01-17-2018, 11:26 AM
(This post was last modified: 01-17-2018, 12:00 PM by Mark Reich.)
(01-16-2018, 11:04 AM)me2 Wrote: Carbide volume fraction is a way to measure how much carbide is in a steel. So if you have 100 cubic inches of steel and a volume fraction of 5%, then 5 cubic inches is carbide all mixed up in little tiny bits.
These carbides are the same as those in hardened steel. This is where the phase diagrams come in handy. In a simple steel like 1095, the carbide is Fe3C, iron carbide, or cementite, all are the same. It is present at room temperature in annealed 1095 steel, at about 15% volume fraction. When heated for hardening, it will typically have 2% to 5% volume fraction. These are the same carbides as at room temperature, and when quenched they are still the same. The phase diagram can be used to calculate volume fraction. Carbides can be bigger or smaller, it depends on temperatures used.

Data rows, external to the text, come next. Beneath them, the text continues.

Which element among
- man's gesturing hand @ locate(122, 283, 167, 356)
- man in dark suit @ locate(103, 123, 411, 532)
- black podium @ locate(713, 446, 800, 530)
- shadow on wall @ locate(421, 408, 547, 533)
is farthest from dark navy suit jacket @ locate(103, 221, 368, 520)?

From the little I think I may know, I assume the reason for the drop in carbide percentage between annealed 1095 and hardened 1095 is because at austenitizing temp the carbon atoms leave the big clumps of carbides, and are free to roam about and create hardened steel upon quenching... right?
I presented this before reading the posts that came after this post by Mr. Me2.
I really don't have much comprehension of such studious posts as your's, Mr Jan. I'm sorry, you're just way beyond what bladesmiths need to understand.
I only know that martensite has a larger volume than the unhardened version, which may be pearlite and/or cementite with retained austenite...
My simplified explanation to that statement would be that at room temp, unhardened phase, the Fe atoms and C atoms mainly separate, with most of the C atoms clumping together in carbides.
After full austenization and Quenching, the C atoms have been free to move around amidst the Fe atoms, then, when quenched, the C atoms are "frozen" in place, and lock the Fe atoms in place, with the resulting phase becoming martensite.
If that's basically accurate, it might be understandable that atoms mixed and... (I don't know a term for) "frozen" or "locked" in place, upon quenching, would create more volume than when in a natural relaxed phase.